Improved economy not a guarantee of business success

While Australia's chief financial officers are confident the economy has passed its low point, this doesn't necessarily stretch to their own business performance over the next 12 months.

Deloitte's biannual CFO Sentiment report gathers responses from more than 60 chief financial officers across Australia, with the latest findings representing the highest level of optimism in the Australian economy since the end of 2022.

Simultaneously, net optimism about business prospect has plunged 16% since the end of 2024 as uncertainty surges to 92% - the highest level over the past two years.

More are expecting employment and profit margins to decrease over the next year and have rising concerns about competition, pricing and costs, Deloitte said.

Commenting, Deloitte partner and chief financial officer program leader Stephen Gustafson said global volatility, particularly US policies, are not the only focus for domestic economy and businesses.

"However, tariffs are not the whole story. While 84% of chief financial officers believe they will negatively impact the Australian economy, only 64% believe they will impact their own business, with most adopting a wait-and-see approach towards a formal tariff response," Gustafson said.

"Internal challenges are also dragging down business optimism.
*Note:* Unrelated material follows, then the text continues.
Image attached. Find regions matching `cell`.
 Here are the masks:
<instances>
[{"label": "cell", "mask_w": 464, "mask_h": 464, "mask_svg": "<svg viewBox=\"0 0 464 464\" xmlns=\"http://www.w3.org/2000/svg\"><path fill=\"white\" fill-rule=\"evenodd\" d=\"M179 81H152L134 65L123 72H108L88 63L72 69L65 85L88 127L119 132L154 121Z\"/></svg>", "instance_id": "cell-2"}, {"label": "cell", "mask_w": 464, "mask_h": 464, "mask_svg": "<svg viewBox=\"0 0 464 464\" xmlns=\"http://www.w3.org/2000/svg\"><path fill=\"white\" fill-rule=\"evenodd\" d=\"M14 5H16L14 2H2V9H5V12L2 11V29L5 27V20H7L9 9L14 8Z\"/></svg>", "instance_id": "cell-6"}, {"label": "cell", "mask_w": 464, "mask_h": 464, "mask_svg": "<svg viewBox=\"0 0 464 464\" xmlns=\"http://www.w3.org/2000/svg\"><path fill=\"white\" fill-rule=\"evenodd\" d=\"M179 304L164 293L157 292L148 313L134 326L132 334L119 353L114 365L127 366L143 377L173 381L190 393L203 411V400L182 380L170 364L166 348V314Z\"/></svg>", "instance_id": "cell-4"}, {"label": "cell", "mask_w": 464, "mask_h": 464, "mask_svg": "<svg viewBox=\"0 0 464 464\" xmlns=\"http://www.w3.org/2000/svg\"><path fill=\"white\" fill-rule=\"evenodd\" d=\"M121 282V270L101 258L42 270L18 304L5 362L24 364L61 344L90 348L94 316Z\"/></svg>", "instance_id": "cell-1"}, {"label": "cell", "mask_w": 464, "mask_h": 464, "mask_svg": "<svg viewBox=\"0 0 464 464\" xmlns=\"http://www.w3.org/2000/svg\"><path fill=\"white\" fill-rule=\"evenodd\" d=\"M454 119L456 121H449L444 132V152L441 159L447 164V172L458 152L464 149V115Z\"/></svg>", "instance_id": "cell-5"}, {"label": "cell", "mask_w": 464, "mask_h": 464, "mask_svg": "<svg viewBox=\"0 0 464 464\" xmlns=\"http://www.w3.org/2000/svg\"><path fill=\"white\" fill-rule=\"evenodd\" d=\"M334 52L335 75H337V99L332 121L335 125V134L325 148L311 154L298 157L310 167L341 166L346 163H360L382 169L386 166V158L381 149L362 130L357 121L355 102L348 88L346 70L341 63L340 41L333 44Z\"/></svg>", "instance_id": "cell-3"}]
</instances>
Alongside margin and profit fears, an inability to execute strategies remains the top issue, with 62% identifying this as a significant risk.

"Meanwhile, technology implementation and digital disruption (48%) is a growing concern for chief financial officers."

Deloitte Access Economics partner David Rumbens highlighted the condition of the economy has little to do with the pressures businesses are facing.

"While the worst of the cost-of-living crisis and associated economic slowdown appears to be over, economic growth remains sluggish and is still going backwards on a per-capita basis," Rumbens said.

"This has implications for household spending, which remains subdued and is contributing to expectations of lower margins and profits for businesses.

"However, there are green shoots - we are firmly within a rate-cutting cycle, inflation appears to be under control, the labour market is relatively resilient, and the results of the recent federal election provide for policy certainty, which should help chief financial officers forward plan investment and could help lift business sentiment in the coming months."

Looking ahead Rumbens said optimism throughout 2024 suggested that chief financial officers were expecting a stronger year in 2025, but the upbeat sentiment has since been "dialled back".

"While confidence in the broader economy continues to grow, chief financial officers are now less assured about the outlook for their own businesses than at any point last year," Rumbens stated.

"Few could have foreseen the geopolitical developments that have pushed economic uncertainty to record levels, and it seems this volatility is set to remain part of the business landscape for the foreseeable future.

"At this stage, many chief financial officers seem to be adopting a cautious approach, delaying major strategic moves until more certainty emerges."